2. Start the practice with the same warm-up every day. Kids are good at routine, and will thrive in an environment where they know exactly what is expected. Give them that routine to kick off each practice. I’ve seen coaches start with 10 minutes of backstroke turns everyday with a lot of success. I’ve heard of starting each practice with a 300 meter exercise: 100 Swim + 100 Kick + 100 Swim. You could do 10×25 Freestyle on 1 minute to start each practice. Whatever it is, keep it simple and consistent through the first few weeks.
3. Have fun with the kids. If you are not having fun, then they are not having fun…and when they are in a state of enjoyment, they will do well at the beginning stages of their sport. Find a way to make the sport fun for them…and be sure to smile at them every day!
Input provided by Coach Paul Yetter.
Coaching Young Swimmers
Coaching children (or beginner swimmers for that matter) is sometimes a paradox. Although by nature we are all able to “float/swim” right from birth – water is an unnatural element for us humans. So when it comes to working with the young swimmers to me it’s most important that they feel comfortable floating (moving) and breathing in the pool. The more they actually enjoy being in the pool, the “easier” your coaching is going to be.
That said, this obviously is more for children even younger than 8-11 but we have new kids in our sport at every age almost every day and this principle applies at any age. When it comes to “real coaching”, I believe the important things have been mentioned above by Coach Paul Yetter. If you want to prepare your young swimmers for competition, you need to make it your priority, to give them the tools they need to have fun (succeed).

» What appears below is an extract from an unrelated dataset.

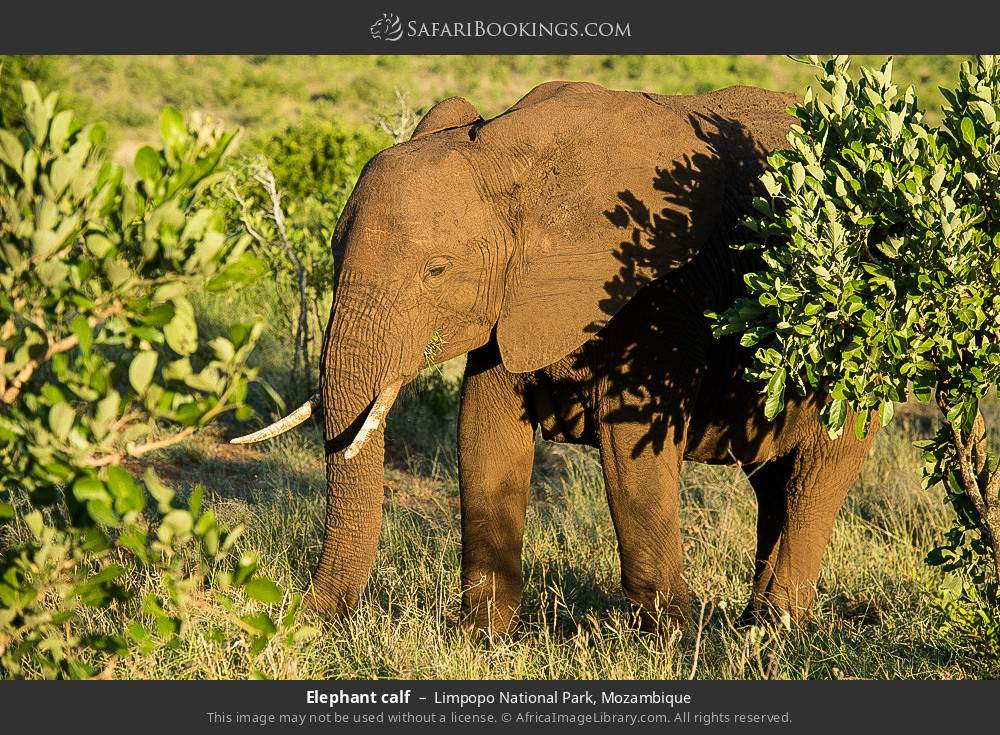 Elephant calf in Limpopo National Park, Mozambique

Make sure they know how to do a dive, master the turns, streamline off each wall, work on their underwaters, and teach them the skills to swim all four strokes!
Input provided by Coach Nico Messer.
– Two Paths to Success by Glenn Mills on GoSwim.tv
– When is it time to throw your practice in the trash? by Glenn Mills on GoSwim.tv
Leave a comment below and join the discussion and let us know what you think is most important when coaching swimmers aged 8-11.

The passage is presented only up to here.